#### Selected text:

»»

Northwest Rolling Hills/Pebble Creek (Snyder, Dodge)
The crops in are fair to excellent condition. Corn is only about 10% pollinated in this region, noticeably later than corn in the southern half of the county. Some late-season nitrogen applications were made to corns fields (Figure 15). For the Soybean Management Field Days location south of Snyder, soybean were setting pods, R3, and corn was just starting to silk, R1. Crop water use from July 7 to July 14 was 1.21” corn and 1.20” for soybeans. As of July 16th, soil watermark sensors (Figure 16) showed a 0.7, 0.4, and 0.2 inch depletion from field capacity for the 1, 2, and 3 ft depth, respectively. Considering the time it takes for irrigation preparation and to irrigate the entire field, irrigation should be started when soils reach 65% percent of field capacity or 35% depletion to avoid crop stress. We have not reached this trigger point for irrigation yet at this location for soybeans.
I have noticed some significant potato leaf hopper injury to alfalfa stands (Figure 17). Potato leafhoppers have the potential to cause economic injury every year in Nebraska usually to second and third cuttings. The 1/8 inch long, bright green, wedge-shaped insect cause’s injury by injecting a toxin into the plant as they feed. Treatment decisions are based on the numbers captured by a sweep net and you do not need very many to cause a problem. Early second cutting can be the best management option. For more information on potato leafhopper treatments click here.
North-central Sand Dunes/Cuming Creek (North of Scribner by Lone Tree and Dead Timber)
The crops are in poor to fair condition in this area. Sulfur deficiency in corn was visible in some portions of fields in this region. Interveinal chlorosis of the upper corn leaves (Figure 18) occurs since sulfur is not very mobile in the plant (bottom part of plant is more green), unlike nitrogen that plants re-mobilize from lower leaves to the upper leaves (bottom part of plant yellow if nitrogen). Late-season applications of sulfur may still be a viable option. If you are interested in conducting on-farm research (did it work and did I make money?) related to sulfur fertilization for corn, please contact me.

««

#### Source information:
»»

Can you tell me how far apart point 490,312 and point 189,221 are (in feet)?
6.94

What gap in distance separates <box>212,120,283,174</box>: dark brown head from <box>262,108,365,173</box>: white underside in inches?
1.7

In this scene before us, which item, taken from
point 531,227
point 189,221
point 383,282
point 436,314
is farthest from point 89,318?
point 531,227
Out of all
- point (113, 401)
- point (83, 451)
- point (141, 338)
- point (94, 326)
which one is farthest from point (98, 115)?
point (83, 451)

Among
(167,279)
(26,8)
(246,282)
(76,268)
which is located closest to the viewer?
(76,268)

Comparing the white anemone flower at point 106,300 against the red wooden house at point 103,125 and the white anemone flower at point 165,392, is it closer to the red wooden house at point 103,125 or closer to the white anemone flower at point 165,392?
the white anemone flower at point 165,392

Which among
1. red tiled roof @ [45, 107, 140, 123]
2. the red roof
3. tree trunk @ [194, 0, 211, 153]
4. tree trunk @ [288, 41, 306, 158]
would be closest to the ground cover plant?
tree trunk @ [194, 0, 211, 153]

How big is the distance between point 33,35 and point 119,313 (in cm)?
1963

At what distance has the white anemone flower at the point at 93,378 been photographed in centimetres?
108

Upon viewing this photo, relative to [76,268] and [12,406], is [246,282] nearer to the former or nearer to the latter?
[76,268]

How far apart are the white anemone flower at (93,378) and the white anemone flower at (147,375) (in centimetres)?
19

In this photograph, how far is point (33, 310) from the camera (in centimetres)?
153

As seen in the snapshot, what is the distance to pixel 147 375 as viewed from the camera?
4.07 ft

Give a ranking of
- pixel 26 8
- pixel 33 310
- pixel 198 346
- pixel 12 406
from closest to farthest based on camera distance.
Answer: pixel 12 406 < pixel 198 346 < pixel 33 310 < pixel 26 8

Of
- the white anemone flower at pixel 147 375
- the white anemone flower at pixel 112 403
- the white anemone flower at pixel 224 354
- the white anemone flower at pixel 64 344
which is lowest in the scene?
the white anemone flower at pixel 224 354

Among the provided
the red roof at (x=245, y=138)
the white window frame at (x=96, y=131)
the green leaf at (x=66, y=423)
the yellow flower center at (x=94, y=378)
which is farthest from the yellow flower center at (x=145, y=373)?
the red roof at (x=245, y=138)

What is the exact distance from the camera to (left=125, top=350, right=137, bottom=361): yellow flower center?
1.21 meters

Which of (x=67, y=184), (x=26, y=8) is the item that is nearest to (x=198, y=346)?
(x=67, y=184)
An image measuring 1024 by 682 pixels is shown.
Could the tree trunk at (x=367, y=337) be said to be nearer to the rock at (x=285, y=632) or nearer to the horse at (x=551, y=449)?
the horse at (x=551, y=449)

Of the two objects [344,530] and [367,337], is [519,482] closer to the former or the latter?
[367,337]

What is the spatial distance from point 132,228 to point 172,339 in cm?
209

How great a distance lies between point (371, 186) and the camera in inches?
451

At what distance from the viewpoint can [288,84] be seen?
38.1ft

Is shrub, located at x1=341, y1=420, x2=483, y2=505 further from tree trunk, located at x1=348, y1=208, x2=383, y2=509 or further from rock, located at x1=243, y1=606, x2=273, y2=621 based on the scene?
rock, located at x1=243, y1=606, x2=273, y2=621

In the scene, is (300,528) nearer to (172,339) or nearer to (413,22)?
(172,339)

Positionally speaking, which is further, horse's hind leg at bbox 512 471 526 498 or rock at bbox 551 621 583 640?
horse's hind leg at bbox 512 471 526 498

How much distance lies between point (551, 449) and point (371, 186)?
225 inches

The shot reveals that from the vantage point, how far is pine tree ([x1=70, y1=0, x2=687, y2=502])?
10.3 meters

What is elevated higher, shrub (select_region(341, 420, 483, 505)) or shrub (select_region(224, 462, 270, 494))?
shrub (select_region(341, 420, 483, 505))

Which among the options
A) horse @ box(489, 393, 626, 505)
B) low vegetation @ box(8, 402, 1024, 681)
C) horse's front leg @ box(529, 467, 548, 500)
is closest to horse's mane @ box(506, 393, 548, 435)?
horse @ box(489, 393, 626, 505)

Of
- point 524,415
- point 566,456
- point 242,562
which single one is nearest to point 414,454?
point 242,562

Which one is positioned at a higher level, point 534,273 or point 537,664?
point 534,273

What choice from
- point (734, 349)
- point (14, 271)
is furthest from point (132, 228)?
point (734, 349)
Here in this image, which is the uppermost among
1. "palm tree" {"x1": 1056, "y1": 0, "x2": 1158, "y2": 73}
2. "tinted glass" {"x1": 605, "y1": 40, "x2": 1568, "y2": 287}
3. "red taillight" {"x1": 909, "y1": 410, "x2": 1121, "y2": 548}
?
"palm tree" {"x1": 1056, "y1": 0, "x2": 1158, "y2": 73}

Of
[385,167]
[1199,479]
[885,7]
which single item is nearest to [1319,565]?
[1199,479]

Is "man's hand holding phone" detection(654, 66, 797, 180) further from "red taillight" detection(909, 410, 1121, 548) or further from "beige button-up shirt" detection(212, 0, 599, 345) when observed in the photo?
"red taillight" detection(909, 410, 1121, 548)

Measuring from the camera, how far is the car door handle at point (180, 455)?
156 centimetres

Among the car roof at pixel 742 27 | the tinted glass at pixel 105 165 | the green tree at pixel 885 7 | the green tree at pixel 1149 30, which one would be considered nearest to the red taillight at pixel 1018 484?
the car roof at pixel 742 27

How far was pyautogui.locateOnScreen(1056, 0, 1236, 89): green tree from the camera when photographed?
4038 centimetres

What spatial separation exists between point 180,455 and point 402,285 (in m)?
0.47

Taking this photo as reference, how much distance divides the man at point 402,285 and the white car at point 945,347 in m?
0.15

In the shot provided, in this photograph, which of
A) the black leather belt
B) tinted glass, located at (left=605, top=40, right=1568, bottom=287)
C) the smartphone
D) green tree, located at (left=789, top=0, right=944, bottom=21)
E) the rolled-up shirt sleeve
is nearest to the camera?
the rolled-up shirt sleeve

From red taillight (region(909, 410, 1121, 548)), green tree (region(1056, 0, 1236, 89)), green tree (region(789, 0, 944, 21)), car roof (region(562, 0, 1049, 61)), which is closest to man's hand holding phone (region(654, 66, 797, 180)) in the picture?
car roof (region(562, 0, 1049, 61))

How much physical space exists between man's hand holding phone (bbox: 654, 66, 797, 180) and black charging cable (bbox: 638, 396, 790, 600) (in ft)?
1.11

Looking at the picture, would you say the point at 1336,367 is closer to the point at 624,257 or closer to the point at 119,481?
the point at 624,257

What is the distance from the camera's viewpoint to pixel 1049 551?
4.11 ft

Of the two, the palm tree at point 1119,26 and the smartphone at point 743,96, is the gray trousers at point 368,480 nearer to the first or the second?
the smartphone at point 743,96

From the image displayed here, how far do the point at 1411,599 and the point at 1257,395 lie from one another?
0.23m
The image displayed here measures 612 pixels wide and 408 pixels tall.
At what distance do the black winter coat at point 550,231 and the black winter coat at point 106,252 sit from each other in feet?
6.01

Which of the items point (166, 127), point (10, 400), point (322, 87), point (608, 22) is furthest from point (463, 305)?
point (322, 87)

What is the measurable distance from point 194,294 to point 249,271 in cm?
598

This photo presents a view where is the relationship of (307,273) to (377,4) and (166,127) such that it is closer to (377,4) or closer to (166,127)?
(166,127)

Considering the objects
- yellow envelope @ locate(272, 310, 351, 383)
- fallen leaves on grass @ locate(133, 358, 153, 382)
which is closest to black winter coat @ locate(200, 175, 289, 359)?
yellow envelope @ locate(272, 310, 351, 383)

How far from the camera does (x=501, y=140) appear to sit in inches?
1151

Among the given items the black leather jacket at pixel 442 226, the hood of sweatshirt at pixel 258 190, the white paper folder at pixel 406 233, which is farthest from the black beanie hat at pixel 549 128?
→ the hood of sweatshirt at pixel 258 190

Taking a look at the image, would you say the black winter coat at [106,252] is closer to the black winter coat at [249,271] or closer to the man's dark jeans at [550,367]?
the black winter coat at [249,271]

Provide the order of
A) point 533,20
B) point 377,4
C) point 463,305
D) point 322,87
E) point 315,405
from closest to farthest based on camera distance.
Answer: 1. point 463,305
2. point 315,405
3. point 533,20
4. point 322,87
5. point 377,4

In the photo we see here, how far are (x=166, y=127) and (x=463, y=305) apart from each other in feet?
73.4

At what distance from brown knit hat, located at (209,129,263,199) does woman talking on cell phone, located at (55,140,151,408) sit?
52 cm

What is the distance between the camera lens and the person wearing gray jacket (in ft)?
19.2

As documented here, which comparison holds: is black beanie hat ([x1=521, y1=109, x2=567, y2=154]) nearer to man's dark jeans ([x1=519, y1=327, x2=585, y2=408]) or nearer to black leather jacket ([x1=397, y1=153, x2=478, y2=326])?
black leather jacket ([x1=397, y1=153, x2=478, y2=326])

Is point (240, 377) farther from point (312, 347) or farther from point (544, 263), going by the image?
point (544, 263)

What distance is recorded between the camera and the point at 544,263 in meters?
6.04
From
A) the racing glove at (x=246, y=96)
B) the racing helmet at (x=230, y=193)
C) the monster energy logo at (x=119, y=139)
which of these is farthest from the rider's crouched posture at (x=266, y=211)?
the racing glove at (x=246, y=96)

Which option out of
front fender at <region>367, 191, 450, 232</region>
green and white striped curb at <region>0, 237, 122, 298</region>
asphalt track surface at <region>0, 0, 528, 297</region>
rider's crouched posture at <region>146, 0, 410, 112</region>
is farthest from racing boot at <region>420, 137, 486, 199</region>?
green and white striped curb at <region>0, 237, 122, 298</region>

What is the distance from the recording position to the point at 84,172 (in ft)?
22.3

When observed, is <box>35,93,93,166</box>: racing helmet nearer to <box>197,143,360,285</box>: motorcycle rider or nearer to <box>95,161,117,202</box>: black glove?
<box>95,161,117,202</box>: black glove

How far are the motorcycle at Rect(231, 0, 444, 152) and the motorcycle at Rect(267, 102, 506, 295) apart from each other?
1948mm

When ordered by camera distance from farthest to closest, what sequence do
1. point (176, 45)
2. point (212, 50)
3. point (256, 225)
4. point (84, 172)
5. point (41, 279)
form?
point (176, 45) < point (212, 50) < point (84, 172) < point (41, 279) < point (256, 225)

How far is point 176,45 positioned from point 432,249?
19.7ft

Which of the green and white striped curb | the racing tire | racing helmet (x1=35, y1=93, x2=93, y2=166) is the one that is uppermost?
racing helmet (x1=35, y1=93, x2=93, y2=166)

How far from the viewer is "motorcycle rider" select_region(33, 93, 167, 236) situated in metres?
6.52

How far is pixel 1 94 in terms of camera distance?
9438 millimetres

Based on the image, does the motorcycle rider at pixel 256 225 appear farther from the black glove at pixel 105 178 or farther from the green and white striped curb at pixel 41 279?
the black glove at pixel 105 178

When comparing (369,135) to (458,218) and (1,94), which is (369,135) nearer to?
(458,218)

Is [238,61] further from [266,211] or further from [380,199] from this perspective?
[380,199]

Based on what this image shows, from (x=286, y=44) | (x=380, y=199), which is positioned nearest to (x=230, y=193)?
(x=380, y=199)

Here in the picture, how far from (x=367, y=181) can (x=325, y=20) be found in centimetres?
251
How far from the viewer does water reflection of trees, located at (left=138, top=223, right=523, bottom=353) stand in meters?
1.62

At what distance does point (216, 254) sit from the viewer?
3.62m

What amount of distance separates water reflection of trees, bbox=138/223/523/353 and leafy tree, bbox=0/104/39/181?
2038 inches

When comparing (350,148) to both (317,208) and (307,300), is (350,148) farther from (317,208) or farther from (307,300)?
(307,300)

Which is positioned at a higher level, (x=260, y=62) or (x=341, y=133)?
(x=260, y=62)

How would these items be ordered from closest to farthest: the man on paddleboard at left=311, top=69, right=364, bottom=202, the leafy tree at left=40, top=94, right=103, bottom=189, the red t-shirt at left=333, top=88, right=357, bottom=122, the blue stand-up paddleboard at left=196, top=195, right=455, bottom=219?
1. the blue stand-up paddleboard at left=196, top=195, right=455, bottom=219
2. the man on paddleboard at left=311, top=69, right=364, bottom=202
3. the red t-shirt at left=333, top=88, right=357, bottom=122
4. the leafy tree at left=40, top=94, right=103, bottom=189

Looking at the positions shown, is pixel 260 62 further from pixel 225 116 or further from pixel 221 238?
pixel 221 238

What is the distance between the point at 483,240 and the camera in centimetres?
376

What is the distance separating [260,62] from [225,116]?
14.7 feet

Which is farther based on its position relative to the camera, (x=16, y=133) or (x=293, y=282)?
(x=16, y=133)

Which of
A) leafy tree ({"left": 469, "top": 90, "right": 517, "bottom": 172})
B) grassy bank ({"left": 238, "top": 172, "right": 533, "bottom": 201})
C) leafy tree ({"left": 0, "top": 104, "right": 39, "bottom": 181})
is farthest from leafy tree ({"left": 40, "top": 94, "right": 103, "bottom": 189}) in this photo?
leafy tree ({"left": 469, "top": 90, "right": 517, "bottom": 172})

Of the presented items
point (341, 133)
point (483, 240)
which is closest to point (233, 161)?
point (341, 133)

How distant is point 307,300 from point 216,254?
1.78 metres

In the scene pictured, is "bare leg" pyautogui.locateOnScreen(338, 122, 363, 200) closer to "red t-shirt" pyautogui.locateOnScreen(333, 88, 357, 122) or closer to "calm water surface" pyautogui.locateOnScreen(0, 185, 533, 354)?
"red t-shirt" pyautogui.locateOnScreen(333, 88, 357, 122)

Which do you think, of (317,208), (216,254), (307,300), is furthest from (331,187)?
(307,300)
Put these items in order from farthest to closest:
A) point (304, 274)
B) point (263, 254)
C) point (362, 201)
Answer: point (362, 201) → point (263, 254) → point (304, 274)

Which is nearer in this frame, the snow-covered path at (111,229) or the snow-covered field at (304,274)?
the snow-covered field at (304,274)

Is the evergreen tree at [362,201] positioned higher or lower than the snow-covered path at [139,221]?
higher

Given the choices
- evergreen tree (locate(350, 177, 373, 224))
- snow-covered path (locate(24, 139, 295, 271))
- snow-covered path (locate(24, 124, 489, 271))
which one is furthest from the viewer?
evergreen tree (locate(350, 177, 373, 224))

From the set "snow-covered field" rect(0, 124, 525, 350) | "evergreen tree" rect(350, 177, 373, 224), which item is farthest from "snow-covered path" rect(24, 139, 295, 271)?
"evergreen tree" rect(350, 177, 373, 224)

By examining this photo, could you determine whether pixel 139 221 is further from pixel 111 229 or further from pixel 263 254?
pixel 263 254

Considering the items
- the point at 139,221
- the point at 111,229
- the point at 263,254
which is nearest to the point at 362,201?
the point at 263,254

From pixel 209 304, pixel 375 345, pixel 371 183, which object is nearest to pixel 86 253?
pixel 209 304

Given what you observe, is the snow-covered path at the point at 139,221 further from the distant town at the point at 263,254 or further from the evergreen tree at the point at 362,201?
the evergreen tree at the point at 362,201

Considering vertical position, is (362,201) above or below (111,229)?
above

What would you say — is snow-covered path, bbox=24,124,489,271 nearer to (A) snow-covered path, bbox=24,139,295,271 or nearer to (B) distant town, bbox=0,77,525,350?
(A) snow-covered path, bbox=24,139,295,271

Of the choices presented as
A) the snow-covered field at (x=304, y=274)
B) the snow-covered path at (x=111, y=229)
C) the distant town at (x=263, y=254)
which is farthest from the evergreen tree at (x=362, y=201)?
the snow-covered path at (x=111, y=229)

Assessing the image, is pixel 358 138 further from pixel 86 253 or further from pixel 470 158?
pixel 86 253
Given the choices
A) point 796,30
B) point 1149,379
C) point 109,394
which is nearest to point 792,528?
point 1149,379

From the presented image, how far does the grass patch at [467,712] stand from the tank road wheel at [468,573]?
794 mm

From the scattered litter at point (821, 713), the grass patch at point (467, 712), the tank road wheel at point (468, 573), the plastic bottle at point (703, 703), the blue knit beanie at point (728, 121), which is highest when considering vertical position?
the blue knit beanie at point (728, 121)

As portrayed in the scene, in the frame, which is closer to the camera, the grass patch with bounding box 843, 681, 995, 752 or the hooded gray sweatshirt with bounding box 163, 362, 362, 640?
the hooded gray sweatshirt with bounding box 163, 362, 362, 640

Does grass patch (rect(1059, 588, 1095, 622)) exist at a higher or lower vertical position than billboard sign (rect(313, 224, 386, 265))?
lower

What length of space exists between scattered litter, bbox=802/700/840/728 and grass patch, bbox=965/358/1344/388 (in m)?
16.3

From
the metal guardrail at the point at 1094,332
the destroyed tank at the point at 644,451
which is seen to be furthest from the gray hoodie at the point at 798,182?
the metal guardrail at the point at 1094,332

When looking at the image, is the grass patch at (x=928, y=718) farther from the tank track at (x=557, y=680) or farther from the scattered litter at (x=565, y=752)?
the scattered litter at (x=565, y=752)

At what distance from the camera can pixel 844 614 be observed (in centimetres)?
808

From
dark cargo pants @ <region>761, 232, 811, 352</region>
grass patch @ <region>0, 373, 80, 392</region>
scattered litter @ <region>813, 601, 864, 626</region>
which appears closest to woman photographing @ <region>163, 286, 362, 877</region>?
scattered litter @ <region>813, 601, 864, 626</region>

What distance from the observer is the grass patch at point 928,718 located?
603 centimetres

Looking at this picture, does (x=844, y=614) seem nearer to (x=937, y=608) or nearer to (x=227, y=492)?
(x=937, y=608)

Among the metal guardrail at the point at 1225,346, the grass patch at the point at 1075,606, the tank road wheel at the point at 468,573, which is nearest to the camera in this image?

««

#### Tasks and exercises:
[1] Answer each of the following from the crop report.
(a) What was the crop water use for soybeans from July 7 to July 14 at the location south of Snyder?
(b) How long is the potato leafhopper?
(c) Which nutrient deficiency was visible in corn north of Scribner?
[2] Write the next part of the crop report, picking up after its last sentence.

#### Results for the exercise:
[1]
(a) 1.20 inches
(b) 1/8 inch
(c) Sulfur

[2]
Northeast Rolling Hills/Logan and Clark Creek (Uehling)
Overall, crop conditions were very poor to fair. Replanted corn has reached the V9 growth stage (Figure 19) and soybeans the V4 growth stage. Late-emerging waterhemp has become a problem in some fields (Figure 20). A herbicide program to address added waterhemp pressure next year will be needed. There are several post-emergence herbicide options that provide residual control in soybeans (Figure 21). The cool weather is not ideal for replanted corn. However, on Monday we were slightly ahead on growing degree days since May 1. The new U2U corn growing degree day tool can be used to track heat units for your area on replanted corn compared to average and recent years.
Agronomic matters for this next week
- Scout corn for leaf fungal diseases to assess need for fungicide applications. Contact your seed rep to make a list of which hybrids are more susceptible and may benefit most for foliar fungicides.
- Potato leafhopper scouting and early cutting decision.
- Monitor or assess soil moisture prior to irrigation with soil probe or read soil moisture sensors.